───── AVAILABLE DATA
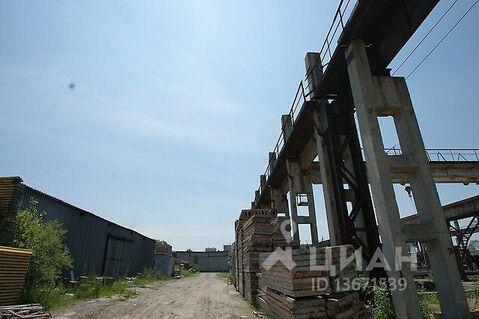 Продажа производственного помещения, Хабаровск, Ул. Сидоренко - Фото 2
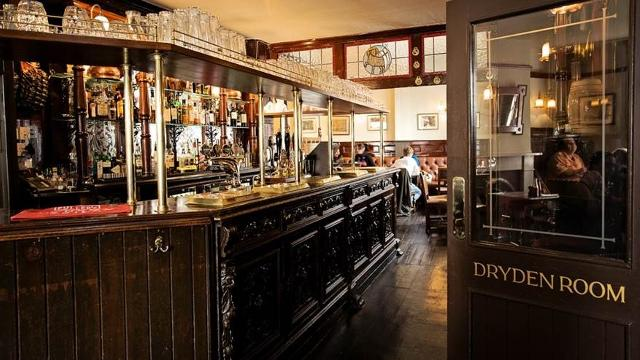 101 best pubs in London - Pub & Bar - visitlondon.com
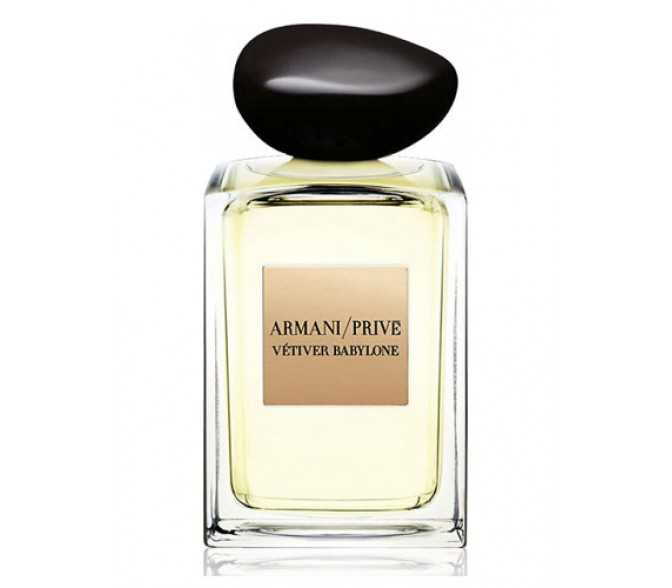 Туалетная вода Giorgio Armani  Prive Vetiver Babylone (L) test 100ml edt !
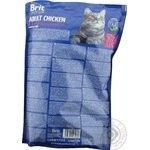 Brit Premium feed dry with chicken for cats 1,5kg - buy, prices for Auchan - photo 2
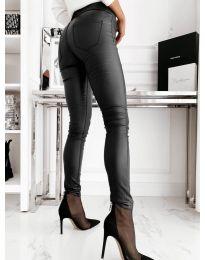 Kalhoty - kód 2788 - 1 - černá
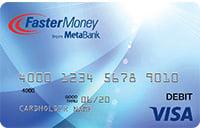 FasterMoney® Visa® Prepaid Card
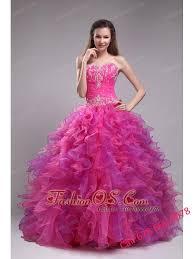 fuchsia quinceanera dresses fuchsia quinceanera dress sweetheart orangza appliques gown
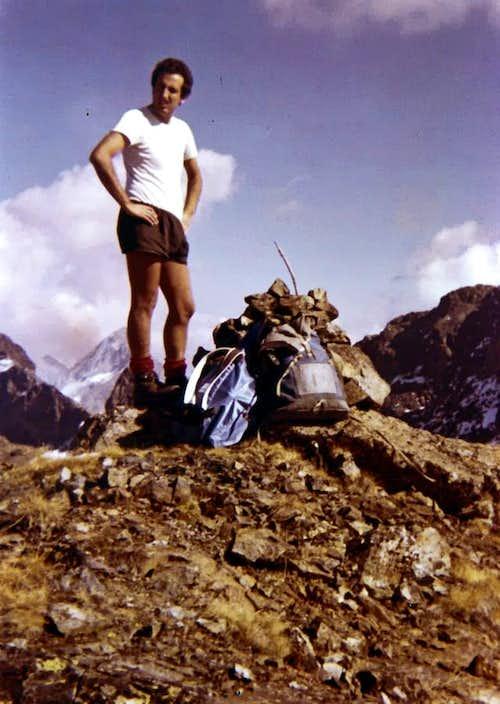 PUNTA di SENEVE' (2928m) Second Ascent?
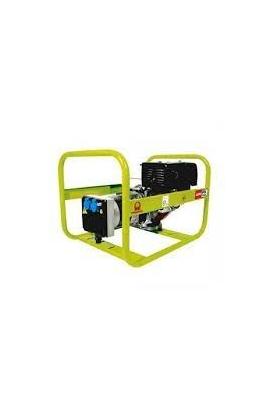 Groupe électrogène PRAMAC PX 4100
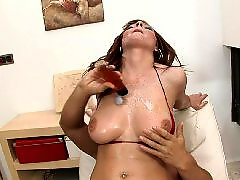 Sloppy blowjobs, Sloppy blowjob, Sloppy anal, Boobs anal, Anal boobs, Anal boob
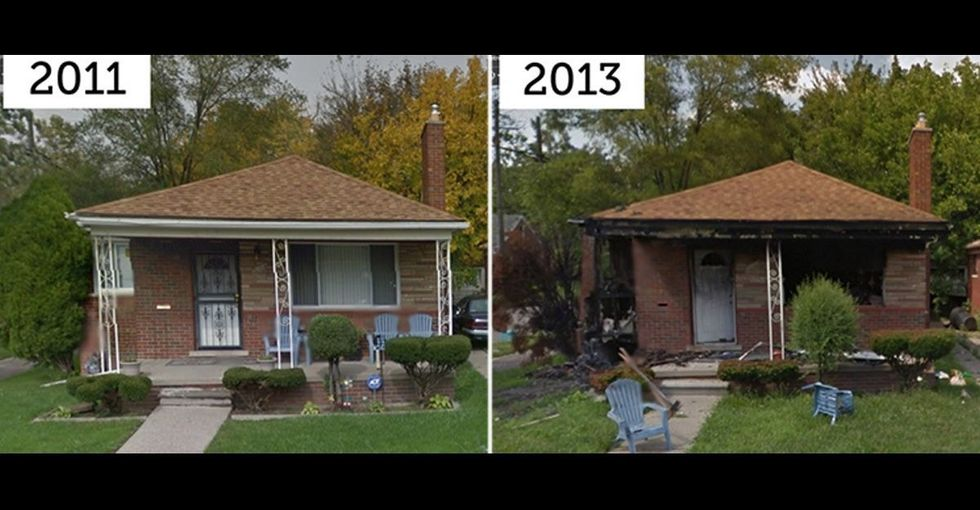 These before-and-afters will make you question everything about how our economy works.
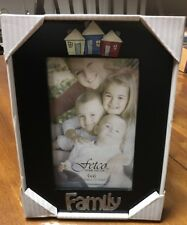 Fetco Home Decor Garrity Family Album Ebay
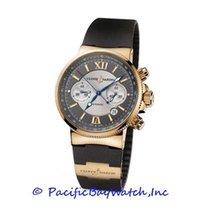 Ulysse Nardin Maxi Marine Chronograph 356-66-3/319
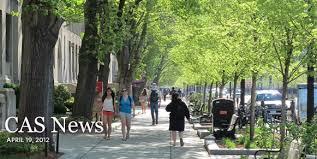 boston university arts sciences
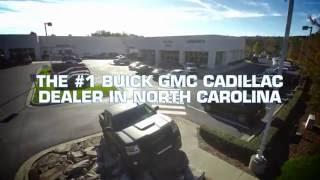 Hendrick Buick GMC Cadillac of Cary, NC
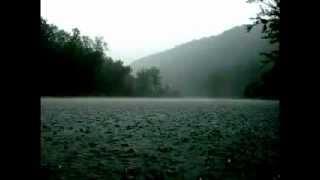 getlinkyoutube.com-مطر . أسترخ على صوت المطر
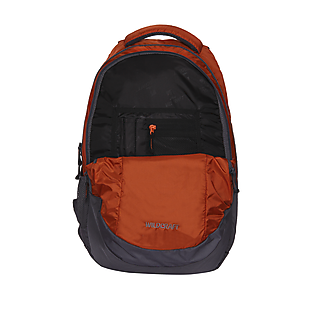 Wildcraft Peza Laptop Backpack With Internal Organizer - Orange
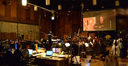 Nick Glennie-Smith conducts the Hollywood Studio Symphony on <i>G.I. Joe: Retaliation</i>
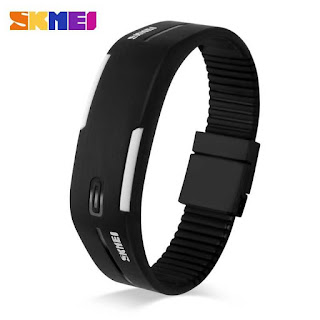 SKMEI Wristband Jam Gelang LED - 1099A by omahkitastore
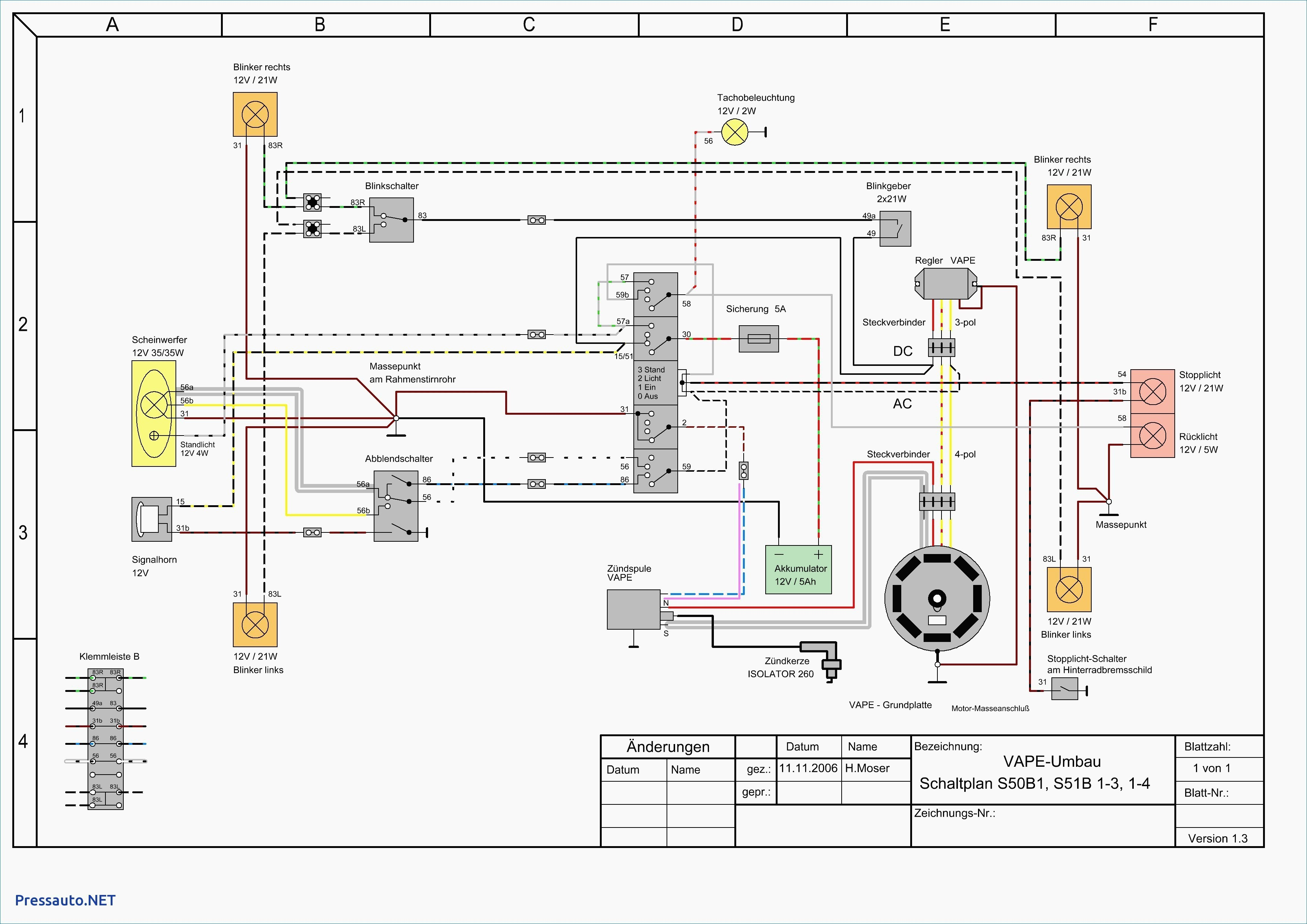 Wiring Diagram For 110cc 4 Wheeler Rate Chinese 110cc Atv Wiring Diagram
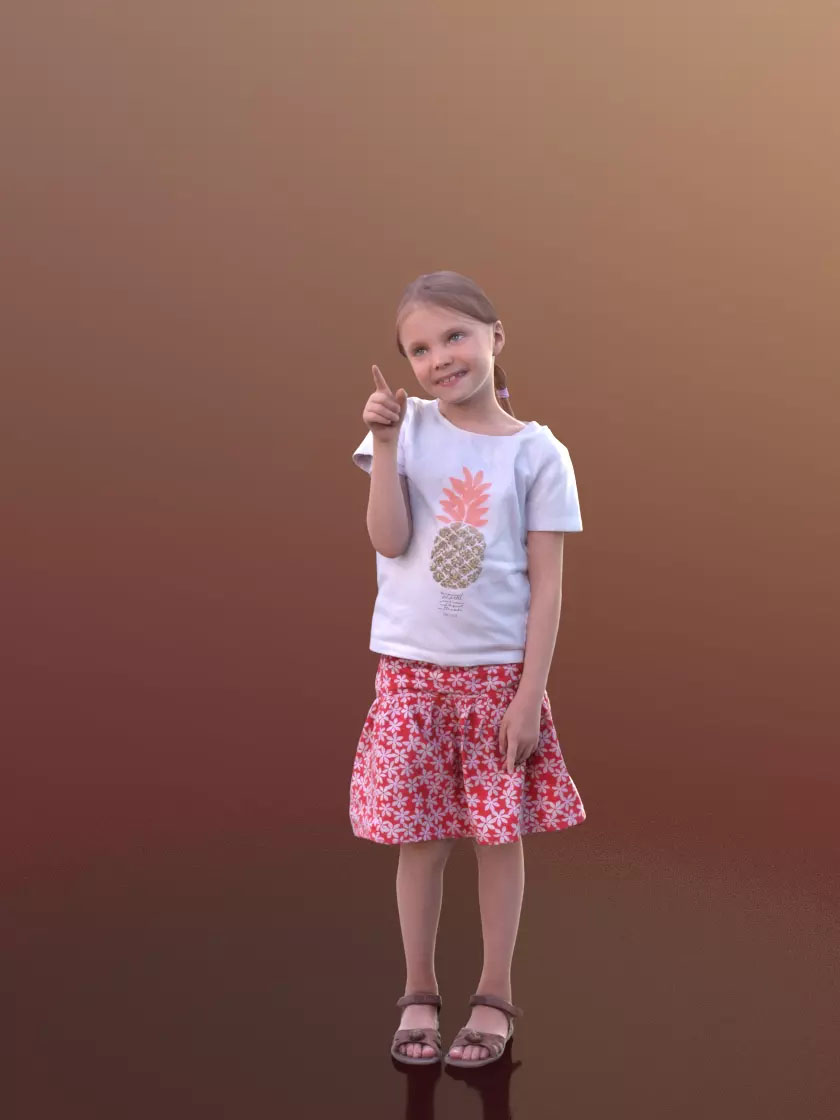 3DSKY FREE – HUMAN 3D – CHILD AND DOG – No.020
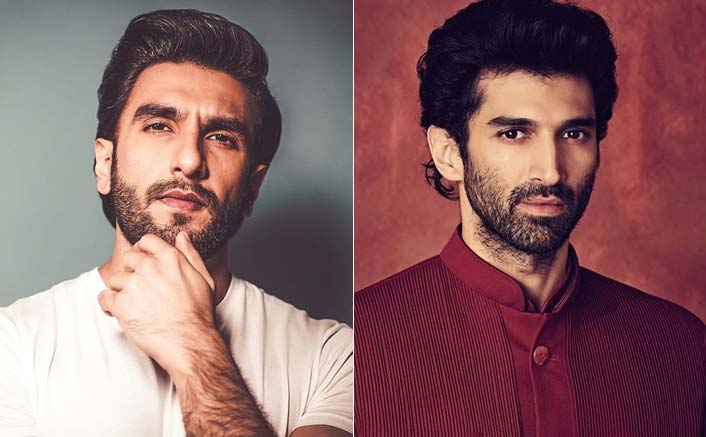 Aditya Roy Kapur Finally Reacts To Ranveer Singh's Allegations Of Stealing His Girlfriend In Junior College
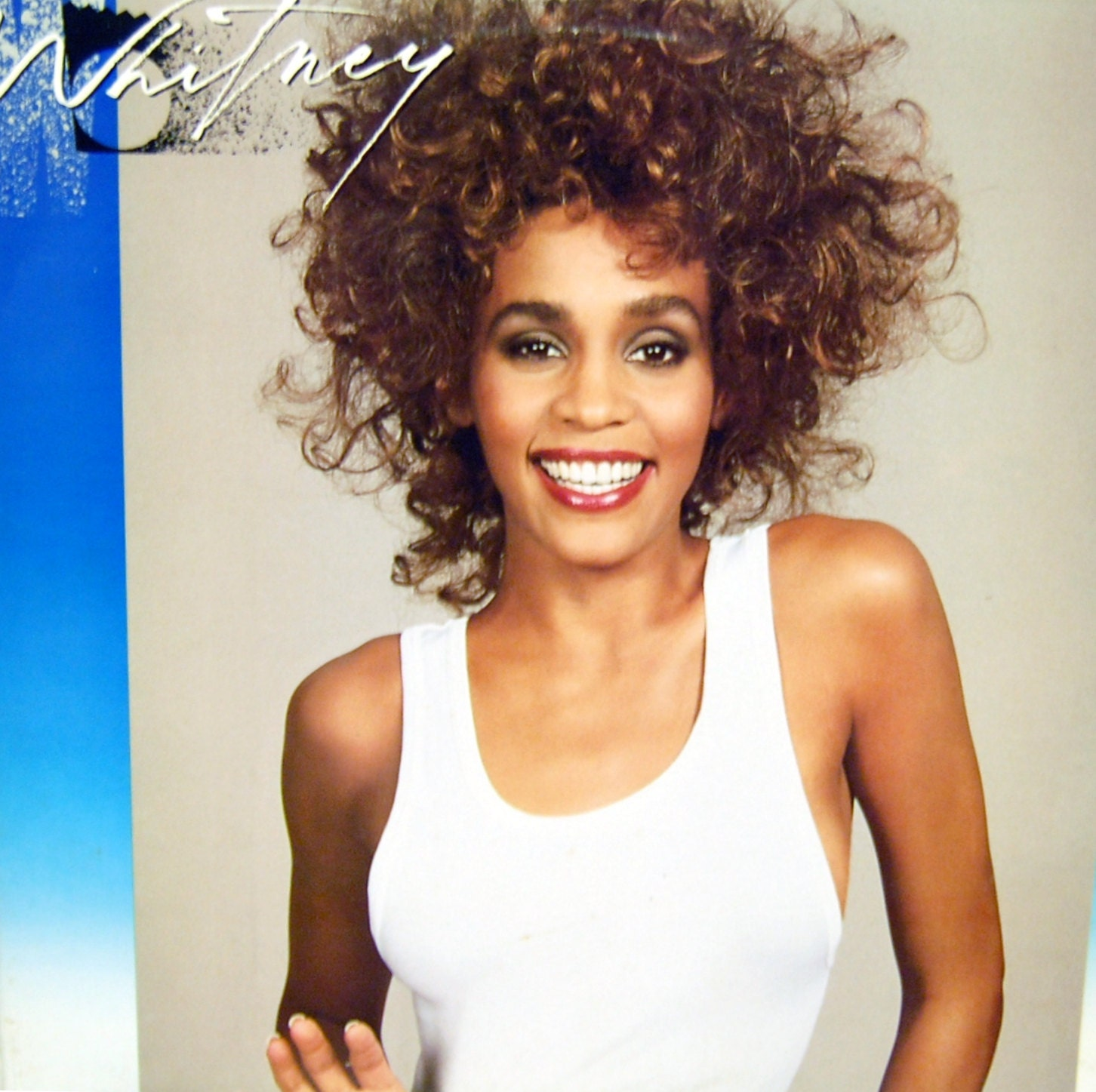 : Yaya DaCosta As Whitney Houston In Upcoming Bio-Pic+ TBT: Whitney ...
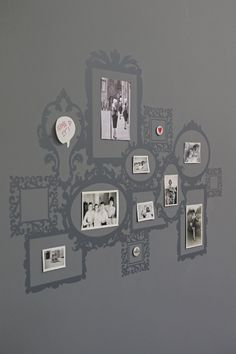 picture_frame_wallstickers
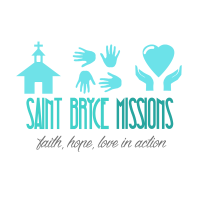 Saint Bryce Missions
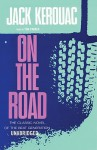 On the Road (Audio) - Jack Kerouac
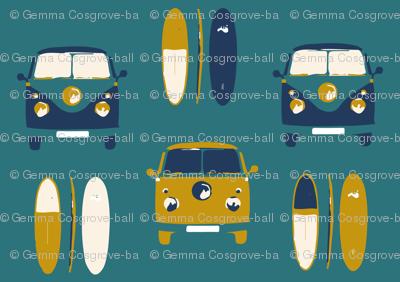 Camper van surf colour 5 - smaller scale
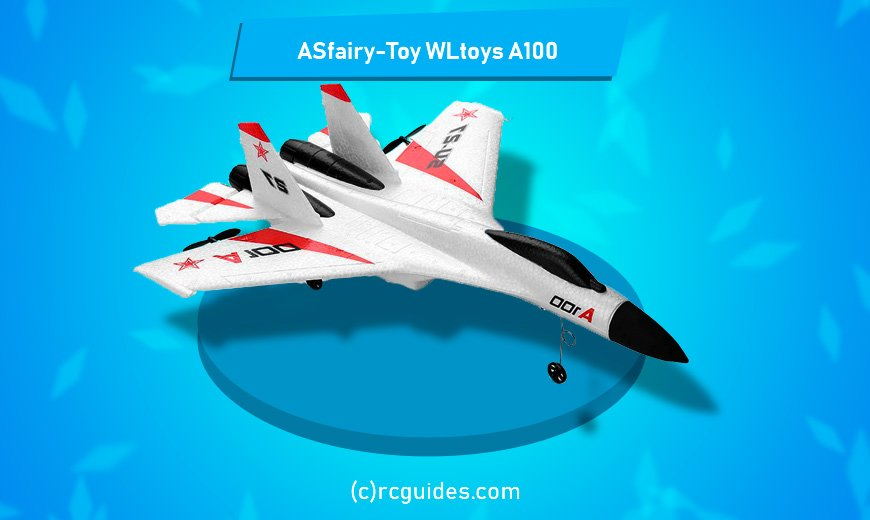 Asfairy Wltoys rc glider.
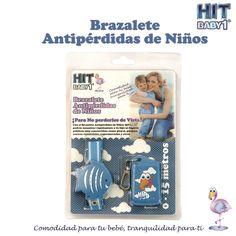 La Seguridad en tiempos Modernos -La seguridad de los bebé en los tiempos modernos requiere de mayor tecnología, las madres se sienten incómodas de dejando a sus bebés solos, por ello, la mejor alternativa es un monitor inalámbrico para su cuidado. #niños #seguridad #Venezuela #protección #niñas #tranquilidad #inseguridad #productos http://bloghitbabyone.com/2015/03/06/brazalete-antiperdidas-de-ninos/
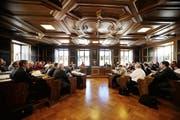 Regierungsrat und Landrat sind sich bei der Standesinitiative einig. (Bild: Corinne Glanzmann / Neue NZ)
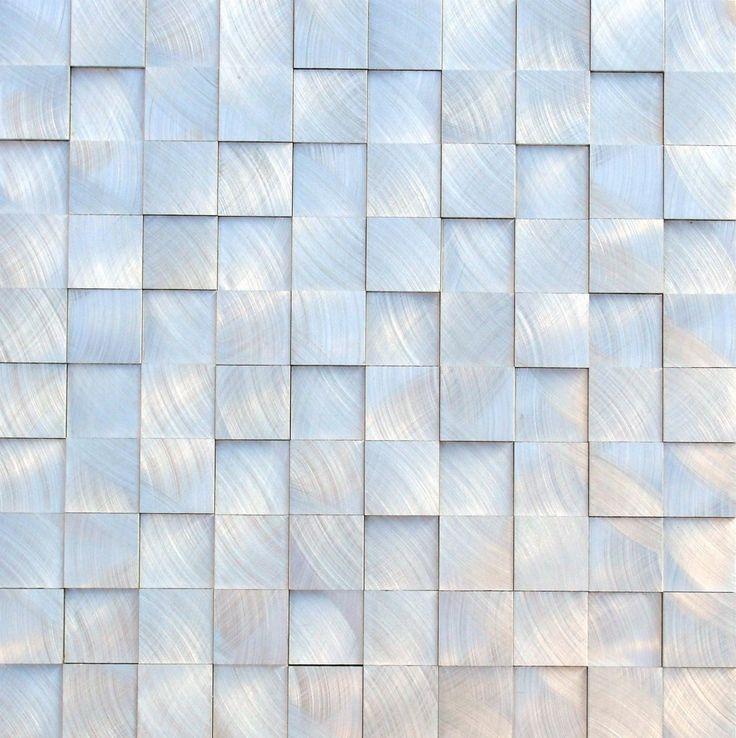 Aluminum Mosaic Tile 3D Raised 1x1. 28 best Split Face Tiles images on Pinterest   3d tiles  Kitchen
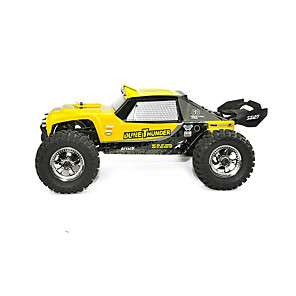 cheap RC Cars-RC Car HAIBOXING HAIBOXING 12891 2CH 2.4G Truck / 4WD 1:12 Brush Electric 36 km/h
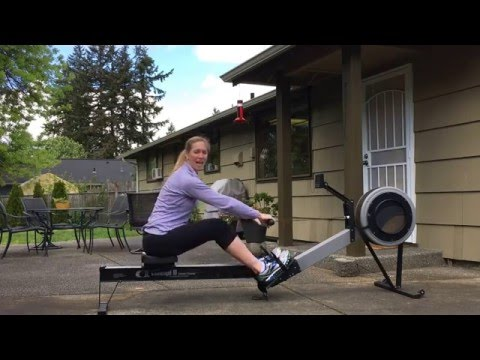 How to use the rowing machine back pain free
──────────
Quote the listing above in full, except for the pictures.

- [RESPONSE TO THIS EXERCISE]:
 Продажа производственного помещения, Хабаровск, Ул. Сидоренко - Фото 2
 101 best pubs in London - Pub & Bar - visitlondon.com
 Туалетная вода Giorgio Armani  Prive Vetiver Babylone (L) test 100ml edt !
 Brit Premium feed dry with chicken for cats 1,5kg - buy, prices for Auchan - photo 2
 Kalhoty - kód 2788 - 1 - černá
 FasterMoney® Visa® Prepaid Card
 fuchsia quinceanera dresses fuchsia quinceanera dress sweetheart orangza appliques gown
 PUNTA di SENEVE' (2928m) Second Ascent?
 Groupe électrogène PRAMAC PX 4100
 Sloppy blowjobs, Sloppy blowjob, Sloppy anal, Boobs anal, Anal boobs, Anal boob
 These before-and-afters will make you question everything about how our economy works.
 Fetco Home Decor Garrity Family Album Ebay
 Ulysse Nardin Maxi Marine Chronograph 356-66-3/319
 boston university arts sciences
 Hendrick Buick GMC Cadillac of Cary, NC
 getlinkyoutube.com-مطر . أسترخ على صوت المطر
 Wildcraft Peza Laptop Backpack With Internal Organizer - Orange
 Nick Glennie-Smith conducts the Hollywood Studio Symphony on <i>G.I. Joe: Retaliation</i>
 SKMEI Wristband Jam Gelang LED - 1099A by omahkitastore
 Wiring Diagram For 110cc 4 Wheeler Rate Chinese 110cc Atv Wiring Diagram
 3DSKY FREE – HUMAN 3D – CHILD AND DOG – No.020
 Aditya Roy Kapur Finally Reacts To Ranveer Singh's Allegations Of Stealing His Girlfriend In Junior College
 : Yaya DaCosta As Whitney Houston In Upcoming Bio-Pic+ TBT: Whitney ...
 picture_frame_wallstickers
 Saint Bryce Missions
 On the Road (Audio) - Jack Kerouac
 Camper van surf colour 5 - smaller scale
 Asfairy Wltoys rc glider.
 La Seguridad en tiempos Modernos -La seguridad de los bebé en los tiempos modernos requiere de mayor tecnología, las madres se sienten incómodas de dejando a sus bebés solos, por ello, la mejor alternativa es un monitor inalámbrico para su cuidado. #niños #seguridad #Venezuela #protección #niñas #tranquilidad #inseguridad #productos http://bloghitbabyone.com/2015/03/06/brazalete-antiperdidas-de-ninos/
 Regierungsrat und Landrat sind sich bei der Standesinitiative einig. (Bild: Corinne Glanzmann / Neue NZ)
 Aluminum Mosaic Tile 3D Raised 1x1. 28 best Split Face Tiles images on Pinterest   3d tiles  Kitchen
 cheap RC Cars-RC Car HAIBOXING HAIBOXING 12891 2CH 2.4G Truck / 4WD 1:12 Brush Electric 36 km/h
 How to use the rowing machine back pain free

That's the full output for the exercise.